During the Second World War, the 8th Field Ambulance was re-raised as a Militia unit in Geraldton, Western Australia, in 1942. It later deployed on active service during the New Guinea and Bougainville Campaigns. Another unit with a similar designation, the 2/8th Field Ambulance, was also raised within the Second Australian Imperial Force; this unit was formed mainly from South Australian volunteers and served with the 9th Division during the North African campaign, including the siege of Tobruk in 1941, before later serving during the Huon Peninsula campaign, and the Borneo campaign.

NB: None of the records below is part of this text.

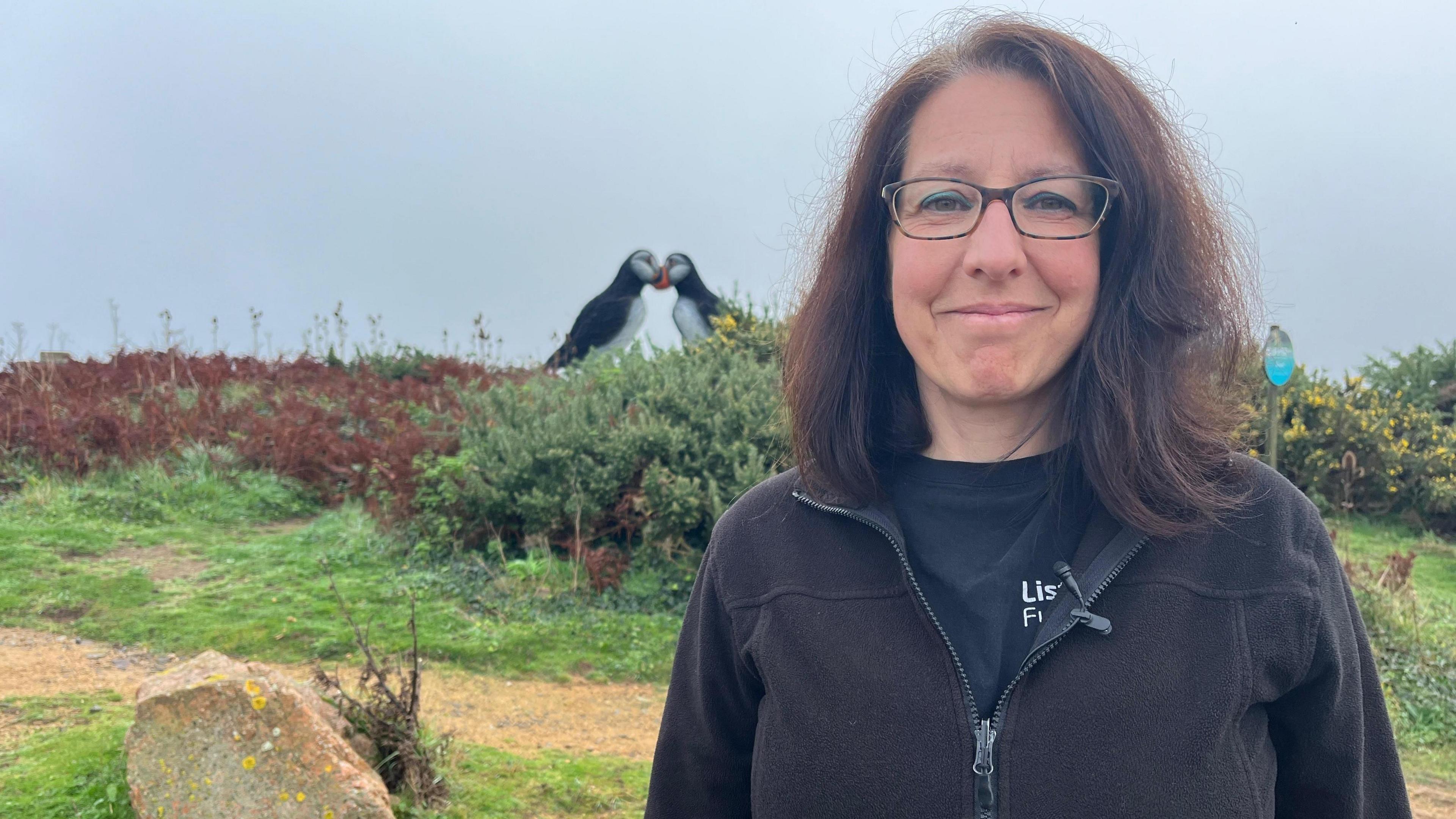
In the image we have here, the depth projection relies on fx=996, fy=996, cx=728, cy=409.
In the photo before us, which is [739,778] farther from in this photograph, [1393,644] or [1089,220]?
[1393,644]

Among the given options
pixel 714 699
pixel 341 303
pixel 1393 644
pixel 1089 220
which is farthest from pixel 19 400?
pixel 1393 644

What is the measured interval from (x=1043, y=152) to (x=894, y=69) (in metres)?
0.40

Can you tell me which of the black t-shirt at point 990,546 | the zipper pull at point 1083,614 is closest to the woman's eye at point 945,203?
the black t-shirt at point 990,546

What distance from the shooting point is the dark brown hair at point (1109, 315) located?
1685 mm

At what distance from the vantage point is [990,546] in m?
1.72

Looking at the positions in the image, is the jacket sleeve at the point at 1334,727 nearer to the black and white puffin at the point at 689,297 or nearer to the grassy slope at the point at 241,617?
the grassy slope at the point at 241,617

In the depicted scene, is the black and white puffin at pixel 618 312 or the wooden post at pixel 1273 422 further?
the black and white puffin at pixel 618 312

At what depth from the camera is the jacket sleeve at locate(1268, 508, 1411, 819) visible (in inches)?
63.2

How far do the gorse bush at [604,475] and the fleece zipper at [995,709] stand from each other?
426 cm

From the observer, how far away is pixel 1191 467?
5.54 feet

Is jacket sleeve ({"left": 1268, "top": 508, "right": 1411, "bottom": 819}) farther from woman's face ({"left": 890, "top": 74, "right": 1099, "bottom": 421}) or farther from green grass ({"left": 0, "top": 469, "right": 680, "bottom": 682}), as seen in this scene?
green grass ({"left": 0, "top": 469, "right": 680, "bottom": 682})

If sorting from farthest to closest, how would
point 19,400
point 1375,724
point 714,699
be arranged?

In early April 1966, the unit was re-raised with the intent to deploy to South Vietnam as part of Australia's contribution to the Vietnam War, and was based initially at Puckapunyal, Victoria. The unit was staffed primarily by Citizens Military Force (CMF) medical officers on full-time service. A year-long period of training followed before the unit finally deployed, arriving at Vung Tau in late April 1967, and taking over from the 2nd Field Ambulance. Forming part of the 1st Australian Logistic Support Group, the unit's main force of about 100 personnel established a field hospital at Vung Tau capable of supporting about 50 patients. A smaller team of around platoon-strength deployed forward inland, working directly with the 1st Australian Task Force's deployed infantry battalions. In 1968, the field hospital was redesignated the 1st Australian Field Hospital as the medical services in Vietnam were expanded, although the forward medical detachment retained the 8th Field Ambulance designation. It was subsequently disbanded in 1972 following the conclusion of its tour.

==Perpetuation==
The 8th Field Ambulance's numerical designation is perpetuated by the 8th Close Health Company (8 CHC), which forms part of the 1st Close Health Battalion. This sub-unit is assigned to the 17th Sustainment Brigade and was previously designated the 1st Health Support Battalion. 8 CHC was formed in 2011 from the 1st Combat Service Support Battalion's (1 CSSB) health company, following a restructure of Army health elements, which resulted in the CSSBs losing their integral health companies. 8 CHC is currently based in Darwin and provides close health support to the 1st Brigade.